Trois dynamiques structurent le secteur cette semaine du 1er septembre 2026. Les modèles ouverts chinois dominent les téléchargements mondiaux, la réglementation européenne franchit une nouvelle étape et les géants américains verrouillent leur capacité de calcul. Voici la synthèse sourcée par ActuIA et Les Echos.
L’essentiel – Les modèles ouverts chinois, DeepSeek et Qwen en tête, dominent toujours les téléchargements sur Hugging Face selon le suivi d’ActuIA. – Le règlement européen sur l’IA impose depuis le 2 août 2026 de nouvelles obligations aux systèmes à haut risque. – Anthropic et OpenAI multiplient les accords pluriannuels de capacité de calcul avec les hyperscalers américains, d’après Les Echos.
Modèles ouverts : les laboratoires chinois creusent l’écart
DeepSeek, Qwen d’Alibaba et Kimi de Moonshot AI restent en tête des classements de téléchargements de modèles ouverts, ces systèmes dont le code et les poids sont librement accessibles. C’est ce que rapporte régulièrement ActuIA dans son suivi hebdomadaire du secteur.
Face à cette avance, l’Europe ne cherche plus à rivaliser modèle pour modèle. Elle mise sur un rôle d’assembleur : intégrer ces briques ouvertes dans des produits conformes à ses propres règles. Mistral AI reste l’exception française qui continue d’entraîner ses propres modèles de base, mais la majorité des éditeurs européens combinent désormais plusieurs modèles, dont certains venus de Chine, plutôt que d’en développer un seul en interne.
Cette répartition des rôles n’est pas nouvelle, mais elle se confirme semaine après semaine. Pour un développeur français, cela signifie un choix technique récurrent : construire sur un modèle ouvert asiatique, un modèle propriétaire américain, ou un modèle européen encore minoritaire en parts de marché.
Régulation : les obligations « haut risque » de l’IA Act entrent en application
Le règlement européen sur l’intelligence artificielle avance par étapes depuis son adoption en 2024. Les obligations visant les modèles à usage général s’appliquaient déjà depuis août 2025. Depuis le 2 août 2026, ce sont les systèmes classés « à haut risque » — recrutement automatisé, notation de crédit, dispositifs médicaux pilotés par IA — qui doivent respecter des exigences de documentation, de supervision humaine et de gestion des risques.
Les Echos souligne que cette bascule transforme un texte encore théorique il y a deux ans en contrainte opérationnelle pour les entreprises qui déploient ces outils en France.

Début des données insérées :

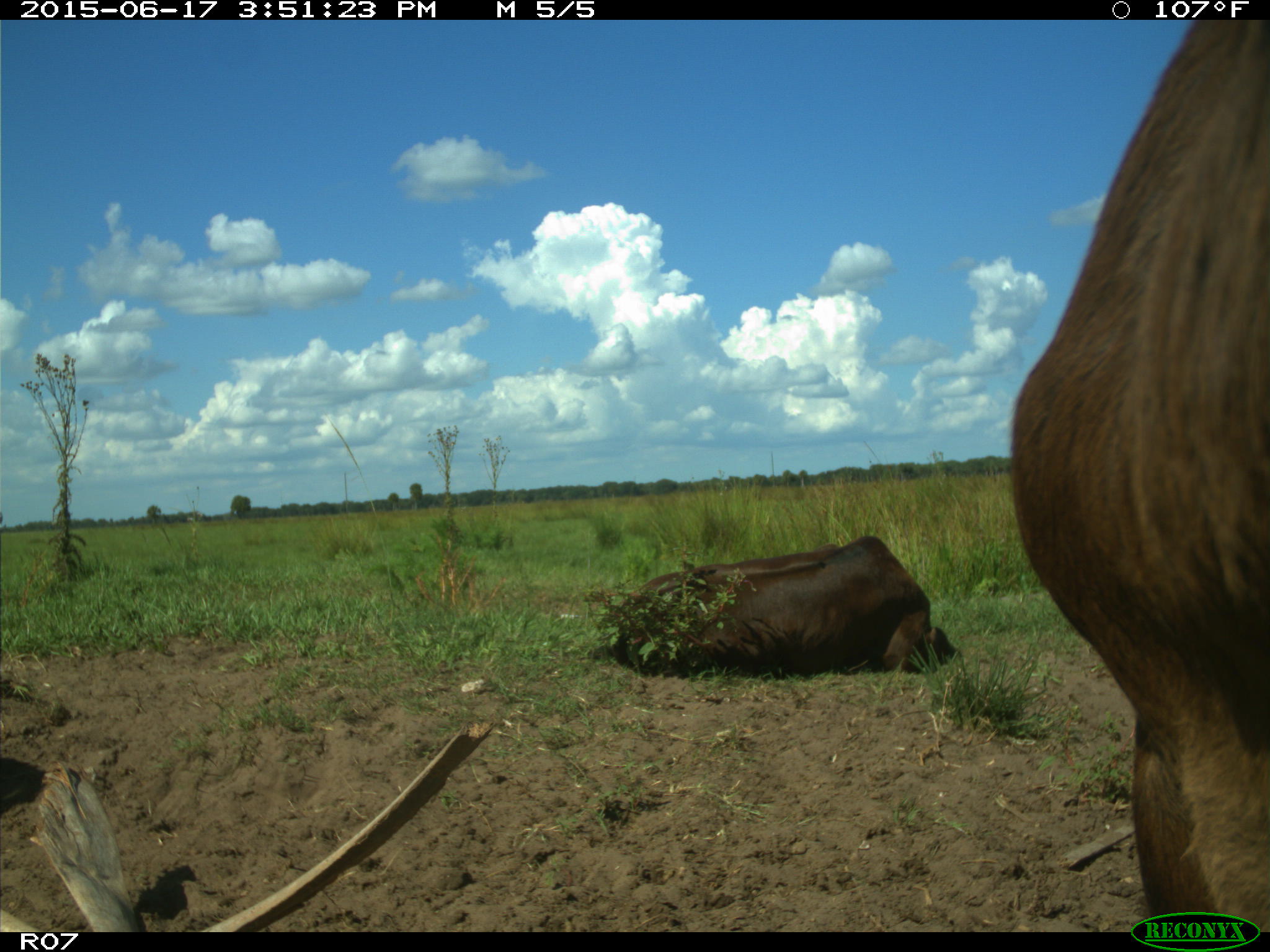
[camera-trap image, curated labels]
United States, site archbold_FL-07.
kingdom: Animalia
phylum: Chordata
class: Mammalia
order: Artiodactyla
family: Bovidae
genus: Bos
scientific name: Bos taurus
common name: domestic cow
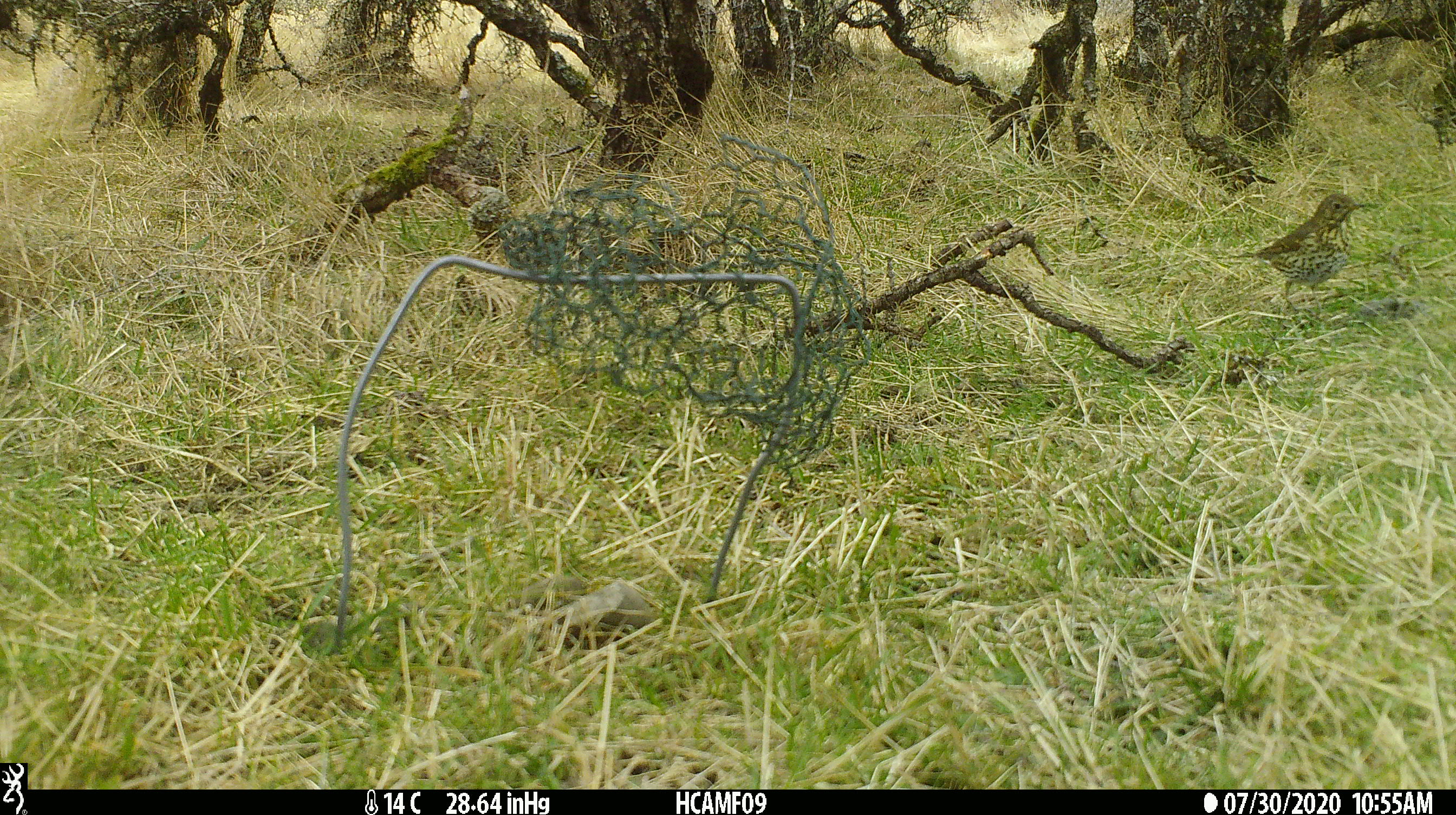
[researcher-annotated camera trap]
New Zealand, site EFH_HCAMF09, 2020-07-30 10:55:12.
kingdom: Animalia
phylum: Chordata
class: Aves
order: Passeriformes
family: Turdidae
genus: Turdus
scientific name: Turdus philomelos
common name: song thrush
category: thrush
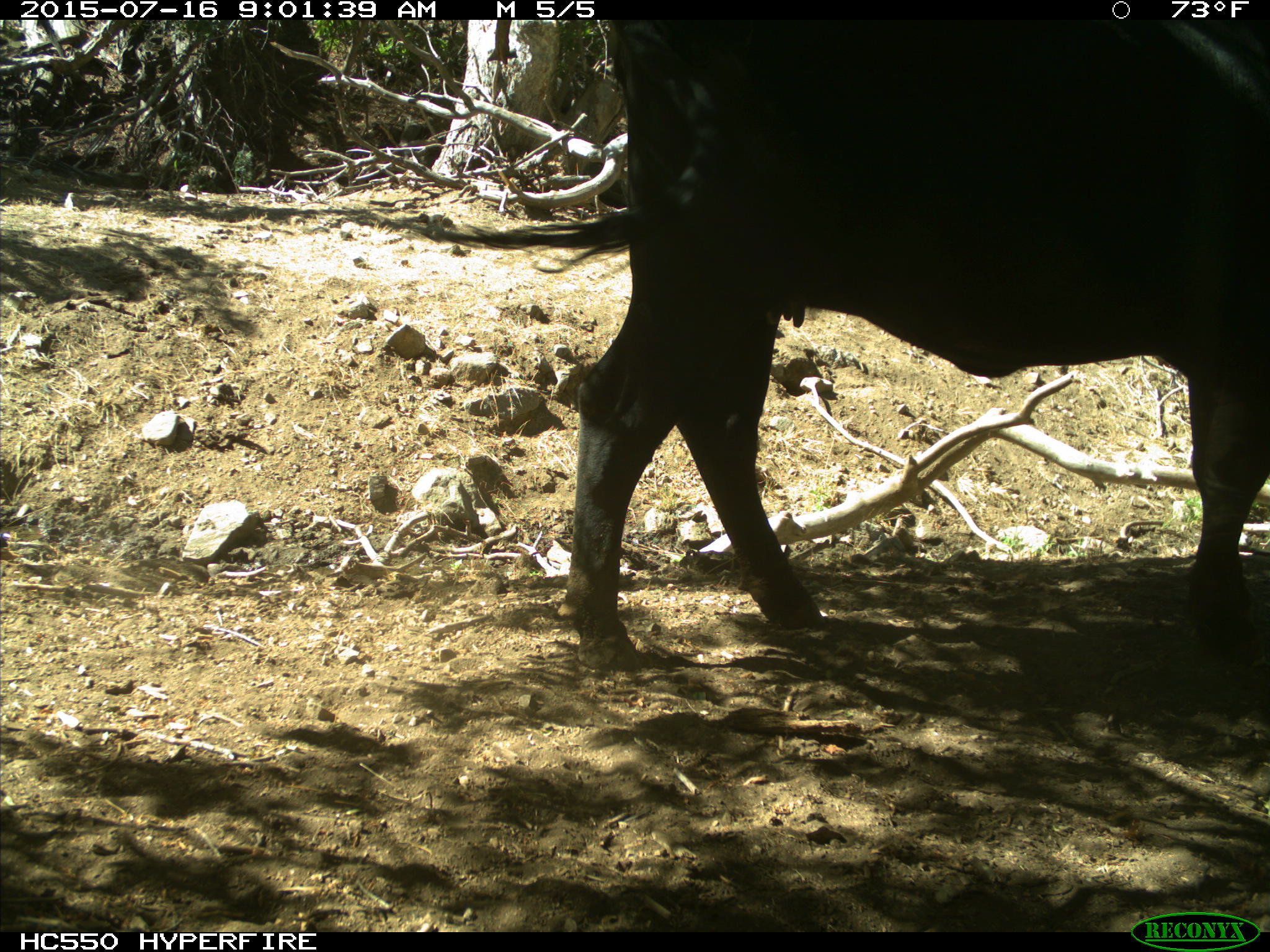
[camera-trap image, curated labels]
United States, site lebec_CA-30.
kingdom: Animalia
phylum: Chordata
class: Mammalia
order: Artiodactyla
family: Bovidae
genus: Bos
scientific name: Bos taurus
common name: domestic cow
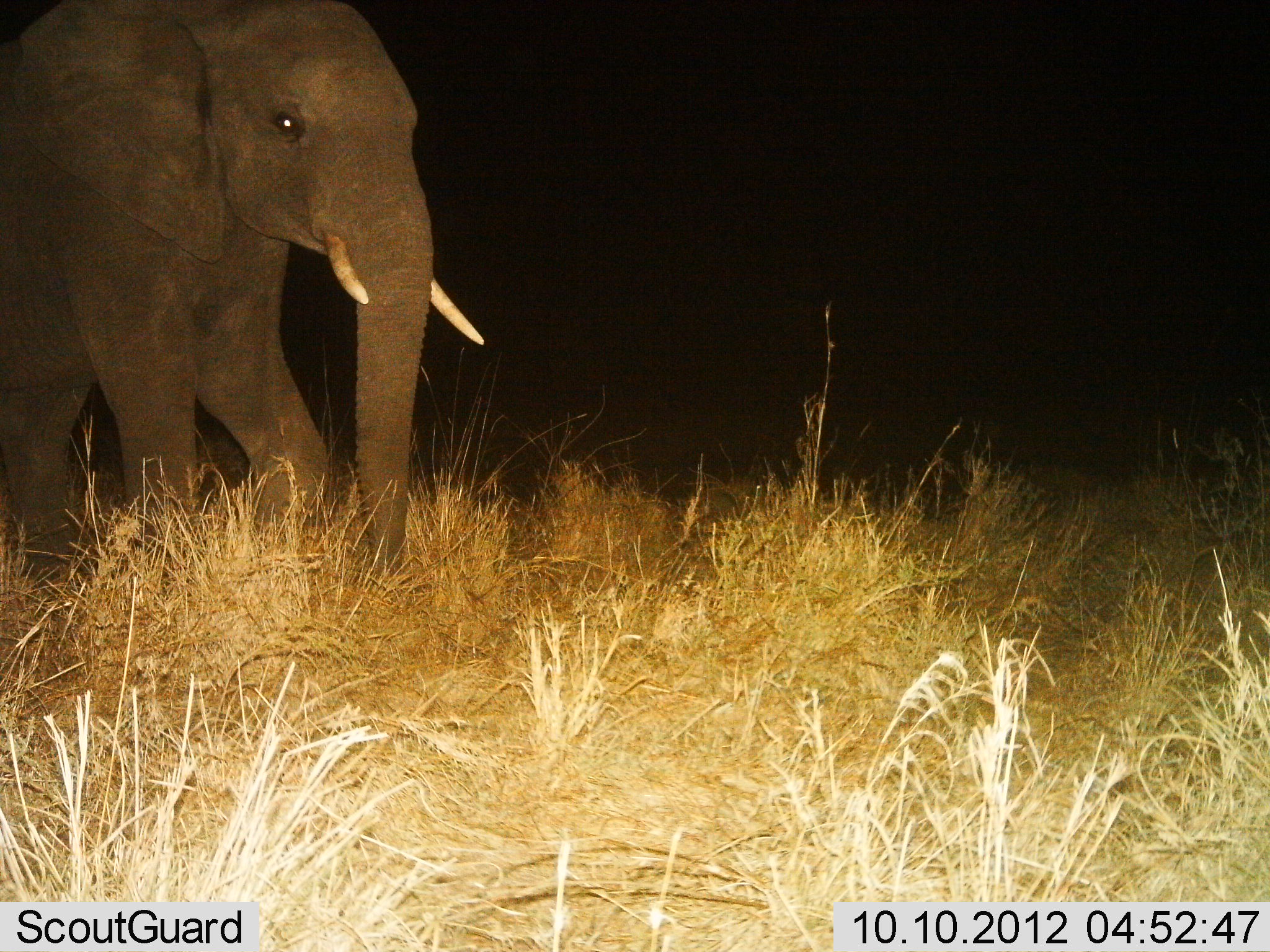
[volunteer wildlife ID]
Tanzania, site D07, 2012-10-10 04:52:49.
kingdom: Animalia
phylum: Chordata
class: Mammalia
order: Proboscidea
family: Elephantidae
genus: Loxodonta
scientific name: Loxodonta africana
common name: african bush elephant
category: elephant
Elephant (african bush elephant) (Loxodonta africana), count 1. Behavior (volunteer vote fractions): standing 39%, resting 0%, moving 67%, interacting 0%. Young present (vote fraction): 3%. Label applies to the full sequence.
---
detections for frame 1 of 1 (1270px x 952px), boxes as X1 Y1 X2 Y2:
animal: 0 0 486 585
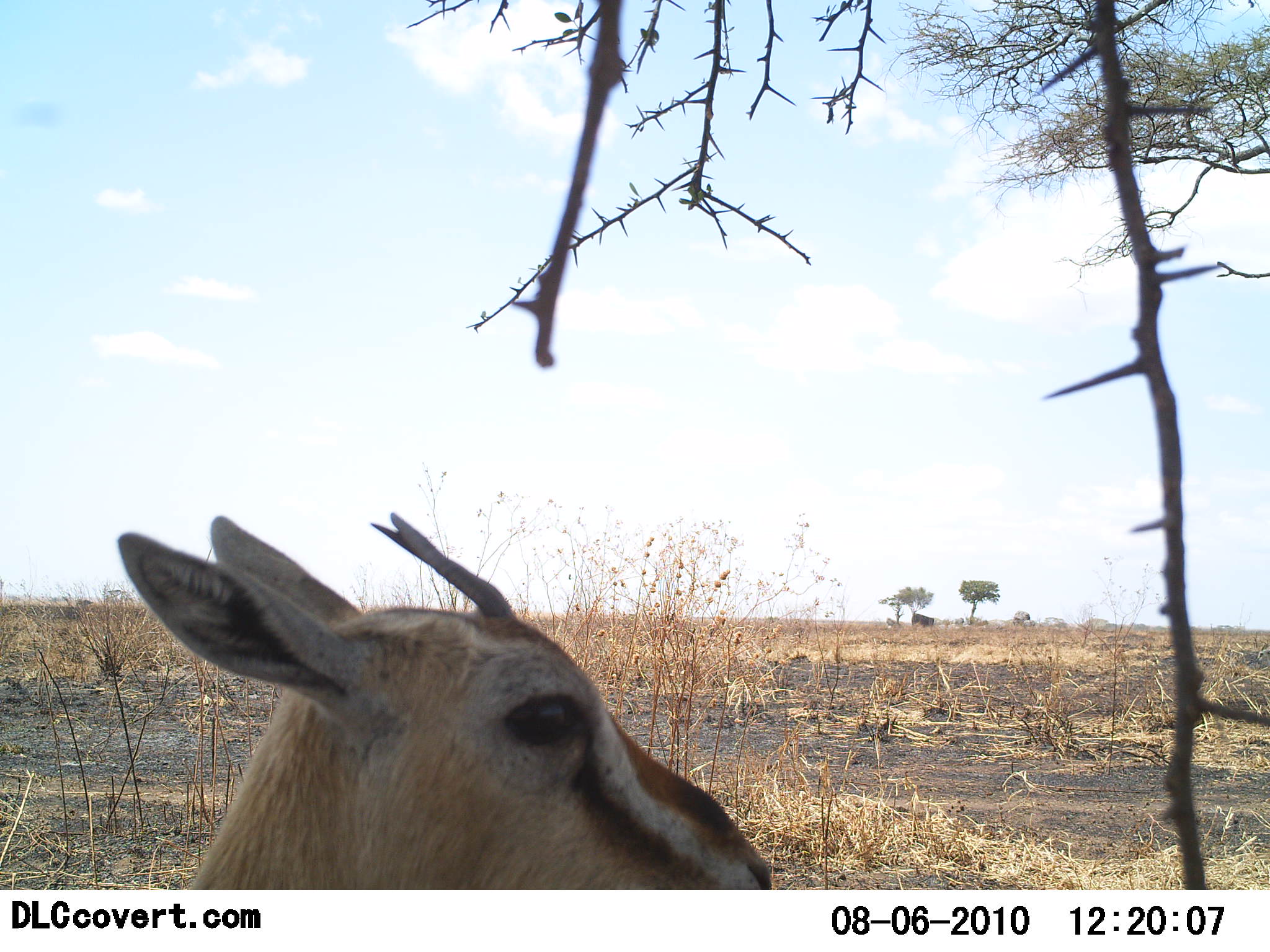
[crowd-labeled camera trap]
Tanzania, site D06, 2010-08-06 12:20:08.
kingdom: Animalia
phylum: Chordata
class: Mammalia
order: Artiodactyla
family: Bovidae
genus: Eudorcas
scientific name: Eudorcas thomsonii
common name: thomson's gazelle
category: gazellethomsons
Gazellethomsons (thomson's gazelle) (Eudorcas thomsonii), count 1. Behavior (volunteer vote fractions): standing 92%, resting 8%, moving 0%, interacting 0%. Young present (vote fraction): 15%. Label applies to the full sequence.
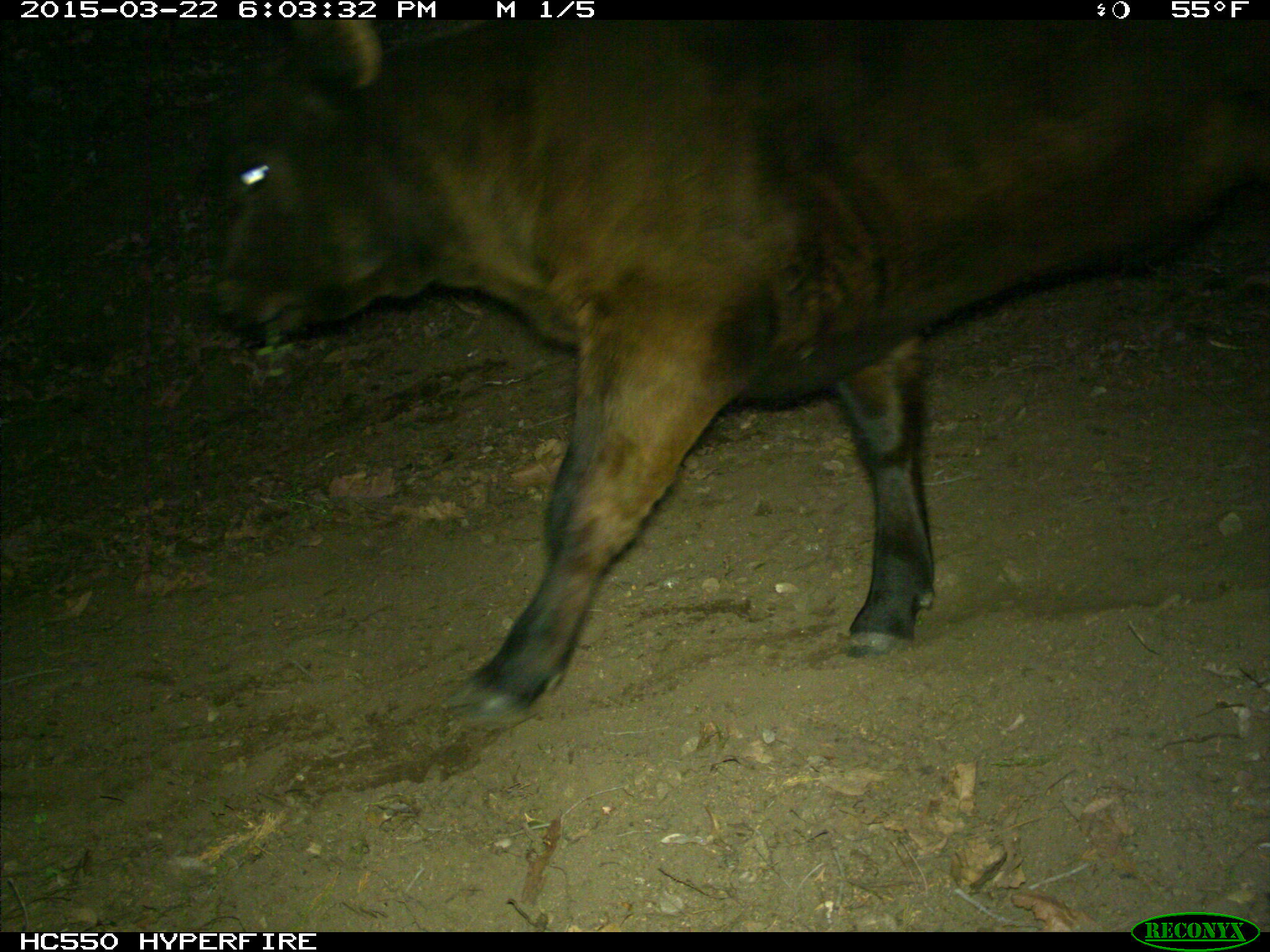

Les éditeurs doivent désormais prouver leur conformité, pas seulement l’annoncer.
Cette échéance replace la France dans une position particulière : elle doit appliquer des règles communes européennes tout en soutenant ses propres champions, à un moment où la concurrence internationale sur les modèles ouverts s’intensifie.
Calcul : la course aux accords cloud s’intensifie
Le troisième front de la semaine se joue sur l’infrastructure. Anthropic et OpenAI multiplient les accords pluriannuels avec les fournisseurs de cloud américains pour sécuriser leur puissance de calcul, la ressource qui conditionne l’entraînement des futurs modèles. Cette dynamique, documentée par Les Echos, s’inscrit dans un contexte où plusieurs de ces entreprises envisagent des opérations financières d’ampleur pour financer leur croissance.
Cette dépendance au calcul américain pèse indirectement sur les acteurs français. Une startup parisienne qui entraîne son modèle sur une infrastructure louée à un hyperscalier américain reste exposée aux mêmes tensions d’approvisionnement que ses concurrents outre-Atlantique, même si elle respecte des règles européennes différentes.
Ce que cette semaine change pour les acteurs français
Les trois dynamiques se recoupent. Un éditeur français peut aujourd’hui combiner un modèle ouvert chinois, une conformité réglementaire européenne et une infrastructure de calcul américaine dans un même produit. Cette superposition, plutôt rare il y a encore un an, devient la norme.
Elle crée aussi une dépendance à trois niveaux distincts, chacun piloté par un acteur extérieur à l’Union européenne à l’exception du volet réglementaire. Pour les équipes techniques françaises, la vigilance porte désormais autant sur les clauses contractuelles de calcul que sur le choix du modèle.
Ce qu’il faut surveiller dans les prochaines semaines
La prochaine échéance de l’IA Act concerne les systèmes à risque limité, prévue pour 2027. Du côté du calcul, l’issue des discussions autour d’une introduction en bourse d’Anthropic reste à confirmer. Sur le dossier des modèles ouverts et de la souveraineté européenne, LagazetteIA continuera de suivre l’évolution des parts de marché semaine après semaine.